Task requirements:
Reproduce, word for word, the lines of the listing from the one containing "Show me where cell is." through the one containing "46V32L91 28H72L57 36L53", both included.

(Recorded data)
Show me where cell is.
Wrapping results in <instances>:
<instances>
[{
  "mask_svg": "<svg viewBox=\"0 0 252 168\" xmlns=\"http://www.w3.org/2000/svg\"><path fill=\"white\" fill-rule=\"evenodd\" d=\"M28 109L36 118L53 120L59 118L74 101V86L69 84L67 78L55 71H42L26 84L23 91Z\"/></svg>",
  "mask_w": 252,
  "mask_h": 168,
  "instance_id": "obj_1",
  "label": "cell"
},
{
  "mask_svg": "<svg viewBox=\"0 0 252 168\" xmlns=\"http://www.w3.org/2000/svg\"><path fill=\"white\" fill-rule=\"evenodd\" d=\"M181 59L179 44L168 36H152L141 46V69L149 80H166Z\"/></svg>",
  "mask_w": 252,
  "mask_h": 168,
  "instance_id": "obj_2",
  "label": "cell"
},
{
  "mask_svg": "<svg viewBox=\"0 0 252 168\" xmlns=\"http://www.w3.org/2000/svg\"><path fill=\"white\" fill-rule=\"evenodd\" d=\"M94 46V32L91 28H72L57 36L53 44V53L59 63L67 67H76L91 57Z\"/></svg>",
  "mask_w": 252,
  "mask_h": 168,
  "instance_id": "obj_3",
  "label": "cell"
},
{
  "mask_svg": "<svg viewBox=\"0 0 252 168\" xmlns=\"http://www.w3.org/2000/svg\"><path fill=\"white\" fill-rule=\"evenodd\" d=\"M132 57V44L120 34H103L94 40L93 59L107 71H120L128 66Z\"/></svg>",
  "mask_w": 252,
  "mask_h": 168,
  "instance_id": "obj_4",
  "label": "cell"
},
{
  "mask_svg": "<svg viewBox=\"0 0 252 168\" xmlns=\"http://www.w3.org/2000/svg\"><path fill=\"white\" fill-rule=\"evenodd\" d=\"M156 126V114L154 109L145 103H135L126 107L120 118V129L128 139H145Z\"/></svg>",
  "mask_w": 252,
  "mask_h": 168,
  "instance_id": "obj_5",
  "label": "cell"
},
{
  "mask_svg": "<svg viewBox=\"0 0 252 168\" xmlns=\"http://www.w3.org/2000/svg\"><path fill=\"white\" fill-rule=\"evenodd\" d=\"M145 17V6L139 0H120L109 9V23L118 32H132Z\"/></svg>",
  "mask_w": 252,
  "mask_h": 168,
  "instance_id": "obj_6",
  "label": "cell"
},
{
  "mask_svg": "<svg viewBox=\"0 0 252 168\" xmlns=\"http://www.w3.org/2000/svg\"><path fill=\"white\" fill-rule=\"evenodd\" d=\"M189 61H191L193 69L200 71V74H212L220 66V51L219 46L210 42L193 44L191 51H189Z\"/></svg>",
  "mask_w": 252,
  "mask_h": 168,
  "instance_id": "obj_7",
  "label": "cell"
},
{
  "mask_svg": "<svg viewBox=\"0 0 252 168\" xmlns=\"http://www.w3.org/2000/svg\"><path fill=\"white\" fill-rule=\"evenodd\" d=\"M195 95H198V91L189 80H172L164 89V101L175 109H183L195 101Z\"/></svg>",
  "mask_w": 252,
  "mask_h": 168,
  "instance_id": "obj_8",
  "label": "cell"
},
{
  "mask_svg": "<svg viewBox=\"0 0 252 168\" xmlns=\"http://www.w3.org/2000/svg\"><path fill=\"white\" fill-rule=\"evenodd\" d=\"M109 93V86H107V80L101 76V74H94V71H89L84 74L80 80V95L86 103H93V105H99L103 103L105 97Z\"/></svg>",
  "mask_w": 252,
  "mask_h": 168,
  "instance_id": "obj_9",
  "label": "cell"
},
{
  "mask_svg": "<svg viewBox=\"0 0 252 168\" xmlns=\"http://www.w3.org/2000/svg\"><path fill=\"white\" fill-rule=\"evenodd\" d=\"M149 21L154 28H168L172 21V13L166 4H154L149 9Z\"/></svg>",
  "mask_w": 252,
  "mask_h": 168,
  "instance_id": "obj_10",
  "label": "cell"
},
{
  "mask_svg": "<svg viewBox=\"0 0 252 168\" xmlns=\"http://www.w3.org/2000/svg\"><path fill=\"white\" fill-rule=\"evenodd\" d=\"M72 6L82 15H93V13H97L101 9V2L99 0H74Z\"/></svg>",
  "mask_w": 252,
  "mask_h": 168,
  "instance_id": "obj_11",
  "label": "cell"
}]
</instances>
...
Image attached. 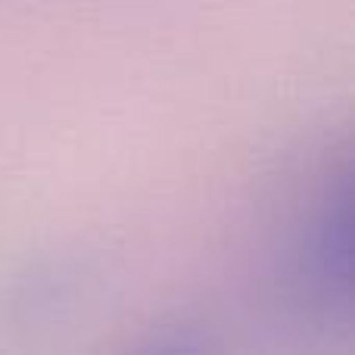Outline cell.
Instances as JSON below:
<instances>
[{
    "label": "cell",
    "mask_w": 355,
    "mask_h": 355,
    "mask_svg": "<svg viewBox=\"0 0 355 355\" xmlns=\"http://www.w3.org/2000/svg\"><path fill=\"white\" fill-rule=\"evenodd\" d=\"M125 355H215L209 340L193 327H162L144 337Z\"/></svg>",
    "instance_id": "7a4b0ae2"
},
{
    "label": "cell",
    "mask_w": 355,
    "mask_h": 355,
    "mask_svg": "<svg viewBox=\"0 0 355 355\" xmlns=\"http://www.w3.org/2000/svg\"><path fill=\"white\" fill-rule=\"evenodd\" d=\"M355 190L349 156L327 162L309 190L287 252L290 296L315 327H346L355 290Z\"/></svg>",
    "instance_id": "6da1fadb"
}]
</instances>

Response to the task:
Show me where cell is.
Wrapping results in <instances>:
<instances>
[{
  "mask_svg": "<svg viewBox=\"0 0 252 168\" xmlns=\"http://www.w3.org/2000/svg\"><path fill=\"white\" fill-rule=\"evenodd\" d=\"M28 109L36 118L53 120L59 118L74 101V86L69 84L67 78L55 71H42L26 84L23 91Z\"/></svg>",
  "mask_w": 252,
  "mask_h": 168,
  "instance_id": "obj_1",
  "label": "cell"
},
{
  "mask_svg": "<svg viewBox=\"0 0 252 168\" xmlns=\"http://www.w3.org/2000/svg\"><path fill=\"white\" fill-rule=\"evenodd\" d=\"M181 59L179 44L168 36H152L141 46V69L149 80H166Z\"/></svg>",
  "mask_w": 252,
  "mask_h": 168,
  "instance_id": "obj_2",
  "label": "cell"
},
{
  "mask_svg": "<svg viewBox=\"0 0 252 168\" xmlns=\"http://www.w3.org/2000/svg\"><path fill=\"white\" fill-rule=\"evenodd\" d=\"M94 46V32L91 28H72L57 36L53 44V53L59 63L67 67H76L91 57Z\"/></svg>",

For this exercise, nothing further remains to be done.